Die BDK-NRW-AG “Kunstpädagogische Bildung in einer digitalisierten Welt” lädt ein zur Online-Auftaktveranstaltung einer kollegialen Vortrags-, Diskussions- und Workshopreihe:
BDK-NRW-Gesprächsrunde
Markus Pfänder
Tiny Houses – Verknüpfung von digitalen und leiblich/physischen Entwurfsprozessen zur Konkretisierung individueller Wohnkonzepte
Mittwoch, 20. Mai 2026, 18.15–19.15 Uhr (Online)
Am konkreten Beispiel eines Gestaltungsprojekts, das für Schülerinnen und Schüler lebensweltlich hochmotivierend ist, zeigt die Veranstaltung, wie die Spezifik leiblich/physischer und digitaler Entwurfsverfahren erschlossen werden kann.

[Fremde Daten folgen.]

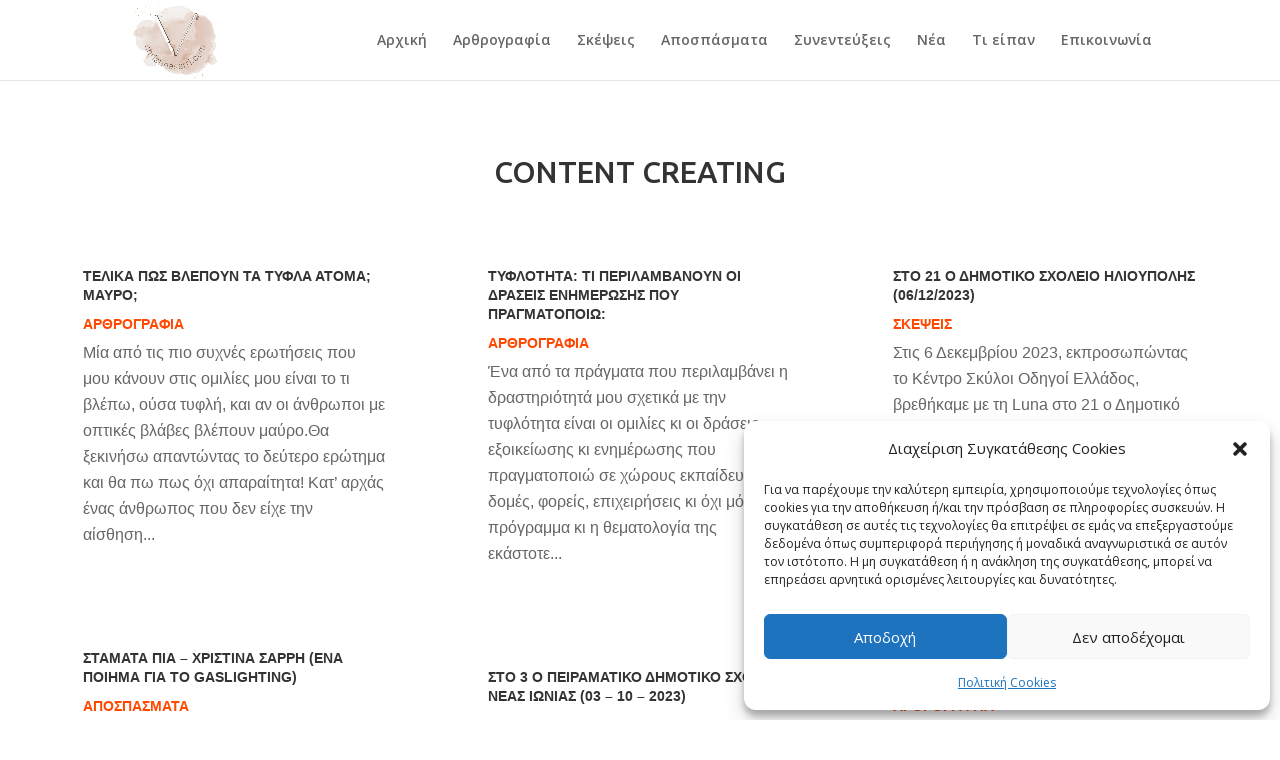

--- FILE ---
content_type: text/css
request_url: https://christinasarri.com/wp-content/et-cache/401/et-core-unified-cpt-deferred-401.min.css?ver=1768301619
body_size: 533
content:
.et_pb_heading_0_tb_body .et_pb_heading_container h1,.et_pb_heading_0_tb_body .et_pb_heading_container h2,.et_pb_heading_0_tb_body .et_pb_heading_container h3,.et_pb_heading_0_tb_body .et_pb_heading_container h4,.et_pb_heading_0_tb_body .et_pb_heading_container h5,.et_pb_heading_0_tb_body .et_pb_heading_container h6{text-transform:uppercase;text-align:center}.et_pb_row_1_tb_body,body #page-container .et-db #et-boc .et-l .et_pb_row_1_tb_body.et_pb_row,body.et_pb_pagebuilder_layout.single #page-container #et-boc .et-l .et_pb_row_1_tb_body.et_pb_row,body.et_pb_pagebuilder_layout.single.et_full_width_page #page-container #et-boc .et-l .et_pb_row_1_tb_body.et_pb_row{width:90%;max-width:2000px}.et_pb_blog_0_tb_body .et_pb_post .entry-title a,.et_pb_blog_0_tb_body .not-found-title{font-family:'Arial',Helvetica,Arial,Lucida,sans-serif!important;font-weight:700!important;text-transform:uppercase!important}.et_pb_blog_0_tb_body .et_pb_post .entry-title,.et_pb_blog_0_tb_body .not-found-title{font-size:14px!important;line-height:1.4em!important}.et_pb_blog_0_tb_body .et_pb_post p{line-height:1.65em}.et_pb_blog_0_tb_body .et_pb_post .post-content,.et_pb_blog_0_tb_body.et_pb_bg_layout_light .et_pb_post .post-content p,.et_pb_blog_0_tb_body.et_pb_bg_layout_dark .et_pb_post .post-content p{font-family:'Arial',Helvetica,Arial,Lucida,sans-serif;font-size:16px;line-height:1.65em}.et_pb_blog_0_tb_body .et_pb_post .post-meta,.et_pb_blog_0_tb_body .et_pb_post .post-meta a,#left-area .et_pb_blog_0_tb_body .et_pb_post .post-meta,#left-area .et_pb_blog_0_tb_body .et_pb_post .post-meta a{font-family:'Arial',Helvetica,Arial,Lucida,sans-serif;font-weight:700;text-transform:uppercase;font-size:14px;color:#ff4800!important;line-height:1.4em}.et_pb_blog_0_tb_body .et_pb_post div.post-content a.more-link{font-family:'Arial',Helvetica,Arial,Lucida,sans-serif;font-weight:700;text-transform:uppercase;color:#ff4800!important}.et_pb_blog_0_tb_body .pagination a{font-family:'Arial',Helvetica,Arial,Lucida,sans-serif;font-weight:700;text-transform:uppercase;color:#000000!important}.et_pb_blog_0_tb_body .et_pb_blog_grid .et_pb_post{border-width:0px}@media only screen and (max-width:980px){.et_pb_blog_0_tb_body .et_pb_post .post-content,.et_pb_blog_0_tb_body.et_pb_bg_layout_light .et_pb_post .post-content p,.et_pb_blog_0_tb_body.et_pb_bg_layout_dark .et_pb_post .post-content p{font-size:15px}}@media only screen and (max-width:767px){.et_pb_blog_0_tb_body .et_pb_post .post-content,.et_pb_blog_0_tb_body.et_pb_bg_layout_light .et_pb_post .post-content p,.et_pb_blog_0_tb_body.et_pb_bg_layout_dark .et_pb_post .post-content p{font-size:14px}}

Die Unterrichtsreihe ermöglicht, solche Verfahren aus eigener Erfahrung fundiert zu beurteilen, zu reflektieren und für die eigene Vorstellungsentwicklung gezielt auszuwählen.

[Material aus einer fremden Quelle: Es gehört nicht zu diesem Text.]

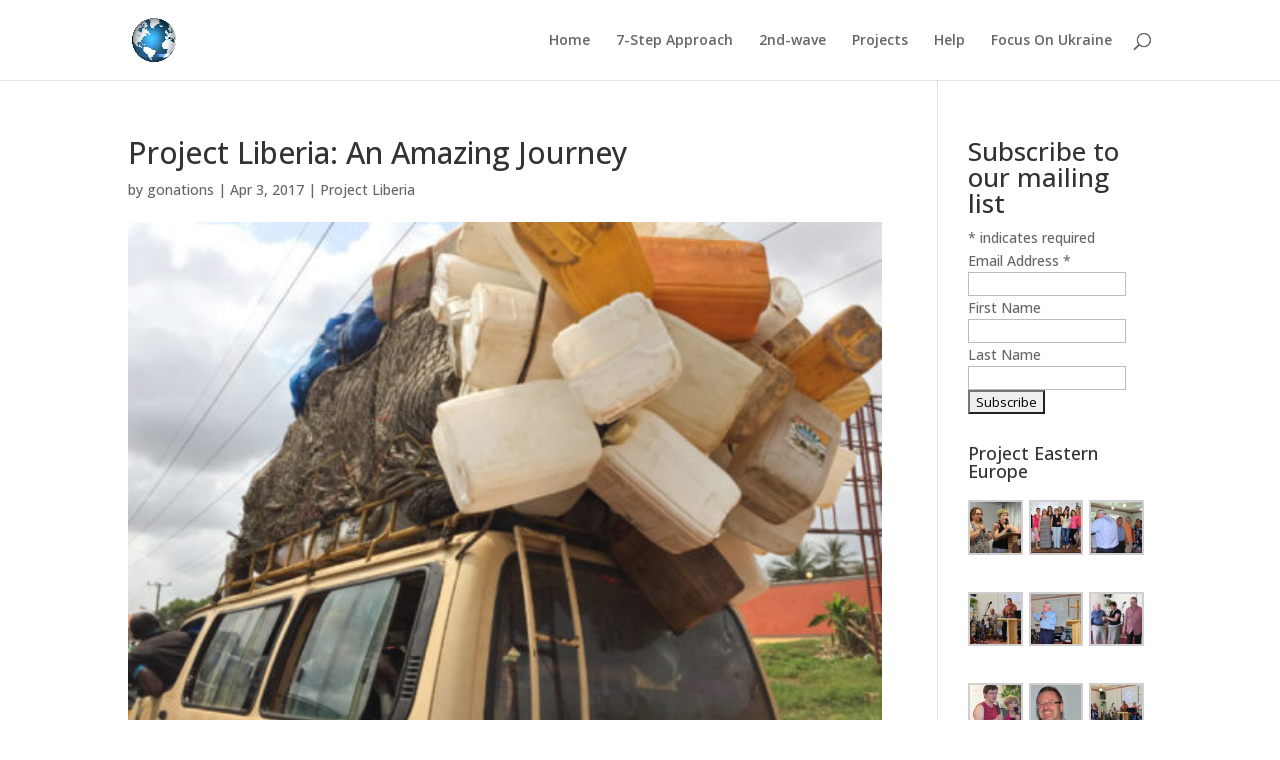

--- FILE ---
content_type: text/plain
request_url: https://www.google-analytics.com/j/collect?v=1&_v=j102&a=611197738&t=pageview&_s=1&dl=https%3A%2F%2Fglobalreachproject.com%2F2017%2F04%2F03%2Fliberian-project-starts%2F&ul=en-us%40posix&dt=Project%20Liberia%3A%20An%20Amazing%20Journey%20-%20globalreachproject.com&sr=1280x720&vp=1280x720&_u=KGBAAEIhAAAAACAAI~&jid=1313647903&gjid=92797485&cid=297599595.1765942221&tid=UA-55833797-3&_gid=552446934.1765942221&_r=1&_slc=1&z=1470927278
body_size: -453
content:
2,cG-LWKCW3V4LG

Orientierung bietet dabei ein alternierender Zugang zur Bandbreite professioneller Arbeitsprozesse des Architekturentwurfs:
- Vom Körper zum Raum: Von Leiblichkeit und Alltagsaktionen zur Grundrißplanung
- Kontext: Tiny House-Konzepte in der Architekturgeschichte
(Urhütte, Le Corbusier/Fujimoto/Renzo Piano) - Raumwahrnehmung in Innen-/Außenbereichen
- Materialität, Digitalität & KI: Erarbeitung und Reflexion von Bild-, Farb- und Materialrecherche in physischer Präsenz und KI-gestützter Simulation
- Verantwortung: Ökologie/Klimawandel und Architektur
- Simulation und Erfahrung: Risse/Außenwirkung/Umfeld
- Umsetzng: Rendering und Modellbau (CAD, 3-D-Druck und realräumliche Abwicklung)

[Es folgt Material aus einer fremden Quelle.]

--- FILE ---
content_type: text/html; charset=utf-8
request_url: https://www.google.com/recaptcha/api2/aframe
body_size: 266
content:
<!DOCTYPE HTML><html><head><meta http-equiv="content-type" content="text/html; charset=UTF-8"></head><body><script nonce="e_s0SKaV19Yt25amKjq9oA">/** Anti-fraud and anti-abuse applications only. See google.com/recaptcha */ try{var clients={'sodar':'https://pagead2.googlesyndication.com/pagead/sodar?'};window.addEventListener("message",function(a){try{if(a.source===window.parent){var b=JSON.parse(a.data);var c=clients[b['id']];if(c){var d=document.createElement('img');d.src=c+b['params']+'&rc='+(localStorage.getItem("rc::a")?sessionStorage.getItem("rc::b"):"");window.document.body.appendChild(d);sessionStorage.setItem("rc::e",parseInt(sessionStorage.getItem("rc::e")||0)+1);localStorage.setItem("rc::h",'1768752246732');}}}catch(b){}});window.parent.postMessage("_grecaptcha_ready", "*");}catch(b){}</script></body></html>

Im Anschluß an eine Präsentation und die Vermittlung kunstpädagogischer, -didaktischer, digitaltechnischer und gestalterischer Prinzipien anschließend besteht Gelegenheit zum kollegialen Austausch über einen schüler- und fachangemessenen Umgang mit den neuen Begrenzungen und Möglichkeiten der digitalisierten Welt.
Anmeldung
https://bdk-online.info/nw/tiny-houses-entwurf_bdk_nrw_kunstpaedagogik_digitale_welt/
Auch Nicht-Mitglieder des BDK sind als Teilnehmerinnen und Teilnehmer herzlich willkommen.
Geplant, koordiniert und durchgeführt wird die Reihe von den Teilnehmerinnen und Teilnehmern an den Planungsrunden der BDK-NRW-AG “Kunstpädagogische Bildung in der digitalisierten Welt” (Dr. Jonathan Drews, Christian Hein, Prof. Dr. Ulrich Heinen, Dr. Joachim Penzel, Markus Pfänder, Sonnja Genia Riedl, Stephan Schimmelpfennig und Sabine Steinmann).
Die AG begreift kunstpädagogische Bildung als Selbstbefreiung der Schülerinnen und Schüler aus den psycho- und sozialtechnisch erzwungenen Abhängigkeiten, die mit der digitalisierten Welt – stets zumindest auch – einhergehen. Ziel ist es, Schülerinnen und Schülern in den herrschenden Verhältnissen hierzu eine breite Erfahrungs-, Handlungs- und Reflexionsbasis zu eröffnen.
Unter dem Primat des Kunstpädagogischen entwickelt die AG konkrete kunstdidaktische Wege jenseits jeder affirmativen Adaption von Schülerinnen und Schülern an eine vermeintliche Alternativlosigkeit des “Postdigitalen”. Ausgelotet wird dagegen, ob und wie etwa eine produktive Spannung zwischen Digitalem und Leiblichem nicht nur technische und mentale Mittel bereitstellen, sondern Impulse geben kann für ein selbstbestimmtes und gerade im Verhältnis zur Technik souveränes Leben – in mündiger Mitverantwortung für sich, ihre soziale Gemeinschaft sowie die lebendige und die materielle Umwelt. So eröffnet kunstpädagogische Bildung Erfahrungsräume, in denen Schülerinnen und Schüler eigene Formen des Sehens, Urteilens und Gestaltens entwickeln können, um digitalen Bedingungen nicht bloß ausgesetzt zu sein, sondern ihnen kritisch, schöpferisch und verantwortlich zu begegnen.